Here are a few food-related trivia questions that have come up over the years at my family's table:
- What's the difference between shrimp and prawn? Prawns are larger in size and have larger legs with claws on three pairs. Shrimp are smaller and have shorter legs with claws only on two pairs. However, the terms are often used interchangeably, with regional variations. For example, the term "shrimp" is used mostly in the U.S., whereas the term "prawn" is more common in Europe. In the U.S., the term "prawn" may carry the meaning that the shrimp is actually larger in size.
- Is it safer to eat raw oysters in months that contain the letter "r"? No. At any time of year, raw oysters may contain the bacteria Vibrio vulnificus — which can be life-threatening, even fatal when eaten by people with liver disease or diabetes, pregnant women or individuals with weakened immune systems. While V. vulnificus are found in higher numbers in oysters during warm months, 40 percent of cases of food poisoning from this bacteria occur during colder months (September through April).
- What makes chili peppers hot? The compound responsible for the heat in chili peppers is capsaicin. It's found mainly in the seeds and inner ribs of the pepper, so take care when cutting up peppers. Capsaicin binds to pain receptors in the mouth and skin. Contrary to common belief, water won't put out the burn. Capsaicin is not water-soluble. Instead, reach for oil or detergent to scrub your hands — the oil or detergent will dissolve and wash away the capsaicin. To cool your mouth, drink a glass of milk. The casein proteins in milk act in a similar way and will ease the pain.
- Can you cook without heat? Yes. Tender protein foods such as fish or shellfish may be cooked by soaking in acidic juice or vinegar. This method of chemically cooking the fish tenderizes the protein like heat does. It's thought that this method of cooking originated in ancient Peru, where the fish dish called ceviche is a classic. Be aware, however, that this method does not ensure that harmful bacteria and parasites that can cause food poisoning are destroyed.

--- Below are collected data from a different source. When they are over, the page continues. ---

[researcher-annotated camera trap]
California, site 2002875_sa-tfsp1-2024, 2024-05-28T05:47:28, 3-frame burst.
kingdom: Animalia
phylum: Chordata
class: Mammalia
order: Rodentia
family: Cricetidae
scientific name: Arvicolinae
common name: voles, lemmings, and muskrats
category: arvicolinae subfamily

Share a few of your food musings. I'm always on the lookout for new ones.
Jan. 05, 2016
- Shrimps and prawns. In: Carpenter KE, ed. FAO Species Identification Guide for Fishery Purposes: The Living Marine Resources of the Western Central Pacific. Volume 2: Cephalopods, crustaceans, holothurians and sharks. Rome, Italy: Food and Agricultural Organization of the United Nations; 1998:855.

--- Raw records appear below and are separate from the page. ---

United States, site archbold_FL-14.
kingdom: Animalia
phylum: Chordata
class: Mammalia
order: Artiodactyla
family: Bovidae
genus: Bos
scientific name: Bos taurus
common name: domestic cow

- Prawn vs shrimp. Diffen. http://www.diffen.com/difference/Prawn_vs_Shrimp. Accessed Dec. 31, 2015.
- Raw oyster myths. U.S. Food and Drug Administration. http://www.fda.gov/Food/ResourcesForYou/HealthEducators/ucm085385.htm. Accessed Dec. 31, 2015.
- Food Explainer: Why does eating hot chilies make my nose run? Slate.com. http://www.slate.com/blogs/browbeat/2012/10/22/symptoms_of_eating_hot_chilies_why_peppers_make_your_mouth_burn_nose_run.html. Accessed Dec. 31, 2015.
- Wang W, et al. Intervention strategies for reducing Vibrio parahaemolyticus in seafood: A review. Journal of Food Science. 2015;80:R10.
- Prateek M, Schaffner DW. Effect of lime juice on Vibrio parahaemolyticus and Salmonella enterica inactivation during the preparation of the raw fish dish ceviche. Journal of Food Protection. 2013;76:1027.
- Parasites. Seafood Health Facts. http://www.seafoodhealthfacts.org/seafood-safety/general-information-patients-and-consumers/seafood-safety-topics/parasites. Accessed Dec. 31, 2015.
- Duyff RL.The Safe Kitchen. In: American Dietetic Association Complete Food and Nutrition Guide. 4th ed. Hoboken, N.J.: John Wiley & Sons; 2012:336.